Flywheel, the no-surge-fee taxi startup that hopes to challenge on-demand ride services like Uber and Lyft, is expanding its TaxiOS platform. Flywheel’s TaxiOS, which launched back in October as part of a pilot program in San Francisco, is a smart meter that features electronic dispatch, payments, navigation and GPS-based metering.

“The pilot program in San Francisco was a huge success for us,” Flywheel CEO Rakesh Mathur told TechCrunch. “We knew our solution was accurate and easier to use than other options but having actual drivers provide feedback on what they see in everyday use was invaluable. Because our system is software based we were able to take feedback and quickly implement it, and will continue to customize our system based on the needs of the industry.”

For example, some drivers said that they would arrive to what they thought was the passenger’s final destination, turn off the meter, but then get asked to take the passenger somewhere else. Now there’s a feature that allows for that.

The TaxiOS was previously limited to 70 cars in San Francisco because of rules and regulations around GPS-based metering in taxi cabs. That has since changed, with the recent ruling from the California Division of Measurement Standards. Now, Flywheel is legally able to operate its TaxiOS throughout all of California.

“Approval to operate in California is huge for us, but it’s just the beginning,” Mathur said. “The key to TaxiOS has always been its scalability, so we look forward to continuing to gain state approvals — in New York and beyond — and expanding TaxiOS across the country. The NYC TLC has received our application for the pilot and we expect to be launching in NYC in early 2016.”

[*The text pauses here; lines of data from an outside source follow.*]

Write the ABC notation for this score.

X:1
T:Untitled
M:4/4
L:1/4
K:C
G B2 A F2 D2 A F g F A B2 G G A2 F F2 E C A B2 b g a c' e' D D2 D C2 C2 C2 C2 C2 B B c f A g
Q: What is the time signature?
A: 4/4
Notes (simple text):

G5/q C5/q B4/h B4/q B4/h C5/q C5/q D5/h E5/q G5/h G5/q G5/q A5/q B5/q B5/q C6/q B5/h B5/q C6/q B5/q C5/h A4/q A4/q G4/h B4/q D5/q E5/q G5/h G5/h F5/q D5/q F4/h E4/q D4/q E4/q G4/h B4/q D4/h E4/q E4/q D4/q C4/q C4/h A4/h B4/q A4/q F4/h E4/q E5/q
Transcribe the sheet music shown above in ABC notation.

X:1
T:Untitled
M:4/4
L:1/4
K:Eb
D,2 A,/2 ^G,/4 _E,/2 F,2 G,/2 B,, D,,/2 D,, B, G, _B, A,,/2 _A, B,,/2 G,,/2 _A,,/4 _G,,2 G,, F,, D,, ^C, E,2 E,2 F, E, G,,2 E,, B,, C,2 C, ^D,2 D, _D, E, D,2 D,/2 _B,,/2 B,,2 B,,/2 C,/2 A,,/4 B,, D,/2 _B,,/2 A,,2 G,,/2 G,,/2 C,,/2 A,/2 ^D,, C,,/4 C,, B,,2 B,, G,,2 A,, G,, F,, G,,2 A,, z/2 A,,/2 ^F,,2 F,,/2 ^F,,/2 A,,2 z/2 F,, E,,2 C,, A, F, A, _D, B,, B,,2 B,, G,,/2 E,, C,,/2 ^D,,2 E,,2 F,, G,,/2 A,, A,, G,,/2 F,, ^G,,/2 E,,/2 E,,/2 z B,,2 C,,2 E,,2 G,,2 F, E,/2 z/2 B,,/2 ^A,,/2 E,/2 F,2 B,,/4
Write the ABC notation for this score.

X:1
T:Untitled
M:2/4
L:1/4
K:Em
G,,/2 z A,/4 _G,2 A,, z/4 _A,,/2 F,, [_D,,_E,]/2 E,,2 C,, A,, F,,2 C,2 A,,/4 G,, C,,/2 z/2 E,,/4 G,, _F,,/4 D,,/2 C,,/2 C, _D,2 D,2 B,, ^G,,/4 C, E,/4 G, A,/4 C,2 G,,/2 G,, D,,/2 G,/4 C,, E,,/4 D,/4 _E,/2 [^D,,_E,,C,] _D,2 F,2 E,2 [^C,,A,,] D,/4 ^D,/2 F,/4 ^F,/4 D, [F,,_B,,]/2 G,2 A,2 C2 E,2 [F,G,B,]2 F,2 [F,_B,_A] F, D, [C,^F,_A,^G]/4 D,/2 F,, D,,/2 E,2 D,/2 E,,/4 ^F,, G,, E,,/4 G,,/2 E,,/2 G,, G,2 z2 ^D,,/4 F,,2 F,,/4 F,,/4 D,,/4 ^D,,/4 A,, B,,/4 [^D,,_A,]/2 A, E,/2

Flywheel hopes to have all of its 200+ Flywheel-branded taxi cabs in San Francisco equipped with TaxiOS by February. For the 80% of cabs in San Francisco that also use Flywheel’s software, the decision to convert to TaxiOS will be based on their timetable. To be clear, the Flywheel-branded taxi cabs are owned by FlywheelTaxi, which used to be called DeSoto Cab. Still, Flywheel and FlywheelTaxi are two completely separate entities that simply share the Flywheel name for the purposes of co-marketing. Flywheel is in talks with other cab companies to have more branded cabs in the future. Flywheel currently operates in San Francisco, Los Angeles, Seattle, San Diego and Portland.

Meanwhile, competitors like Arro by Creative Mobile Technologies and Way2Ride by Verifone, which also market themselves as surge-free alternatives to Uber and Lyft, recently unveiled their own digital hailing and payment apps. Arro is live in New York, with plans to launch in San Francisco, Boston, Chicago, and Washington, D.C., and Way2Ride operates in New York and Philadelphia. Even though 80% of cabs in San Francisco use Flywheel’s software, according to the company, it could be harder for Flywheel to achieve that kind of adoption in New York, where CMT and Verifone each control the screens of about half of the 13,000 taxi cab systems in the city. Though, the TLC in New York did recently decide to get rid of those televisions in the backseat of taxi cabs, which would allow them to introduce a new GPS-based meter system.

“Our strategy for competing in New York, and in other markets will be our TaxiOS platform,” Mathur said. “It’s not only expensive but time consuming for companies to install other vendor equipment, when it takes only 15 minutes to install and configure a phone with Flywheel. Additionally, this is a mobile platform which will give drivers access to more flexible cashiering, dispatch options and revenue opportunities such as last-mile delivery. So basically it’s all the functionality of those ugly boxes in the front of taxis, in a single cost efficient phone, plus new opportunities afford by having a smartphone in every car.”